### Trecho para leitura

"""

No Brasil, por quatro séculos, dos anos 1500 a 1900, não houve sistema público de saúde. Durante a Colônia, a medicina era exercida por um pequeno contingente de médicos, cirurgiões e boticários formados na Europa, radicados nas cidades maiores e que atendiam a nobreza e os ricos. Aos pobres e escravos restava a solidariedade comunal de curandeiros e das ordens religiosas. Nesse contexto, dada a ausência do Estado, os hospitais filantrópicos foram fundamentais nas diversas regiões do país para proporcionar atendimento de saúde à população.
Somente após a Revolução de 1930 foi criada uma estrutura pública de saúde, com a estruturação da medicina previdenciária. Nas décadas de 1940 e 1950 surgiram os grandes e modernos hospitais públicos no país, previdenciários na maior parte, inaugurando o chamado padrão de assistência à saúde “hospitalocêntrico”, ou seja, centrado na cura das doenças em hospitais. Esse padrão se consolida ao final da década de 1960 e vige em boa parte até hoje.

"""

### Segmento de dados
"""

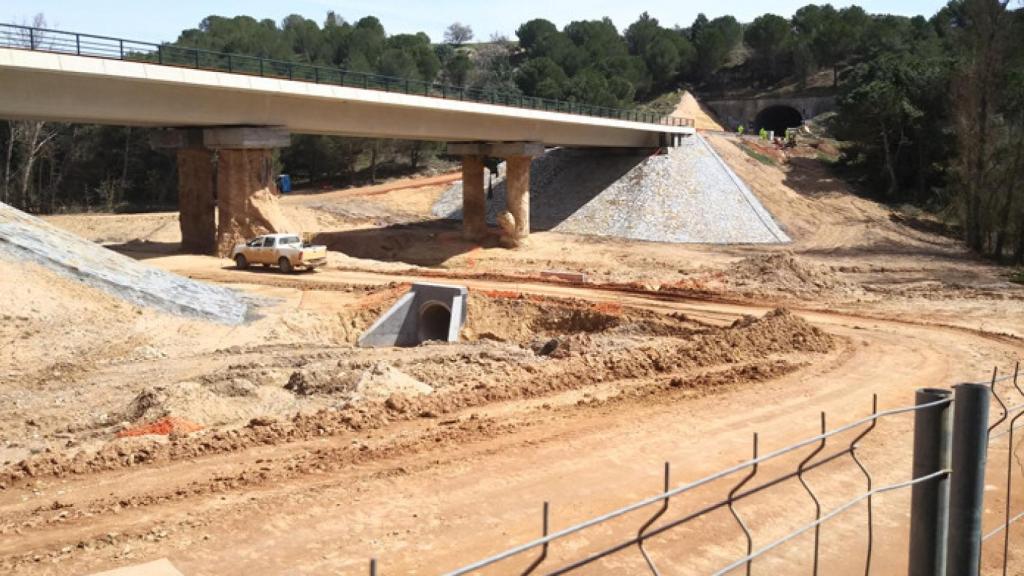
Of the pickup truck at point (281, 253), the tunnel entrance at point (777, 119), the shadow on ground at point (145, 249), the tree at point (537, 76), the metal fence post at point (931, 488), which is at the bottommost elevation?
the shadow on ground at point (145, 249)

"""

### Orientação
As afirmações abaixo concordam com o texto sobre a história da saúde pública no Brasil? Responda sim ou não a cada uma e cite literalmente as palavras do texto que decidem a resposta.
1. Durante a Colônia, os médicos formados na Europa atendiam principalmente os pobres e os escravos.
2. Uma estrutura pública de saúde só foi criada após a Revolução de 1930.
3. Os grandes hospitais públicos das décadas de 1940 e 1950 eram, em sua maioria, previdenciários.

### Resposta
1. Não: “atendiam a nobreza e os ricos”.
2. Sim: “Somente após a Revolução de 1930 foi criada uma estrutura pública de saúde”.
3. Sim: “previdenciários na maior parte”.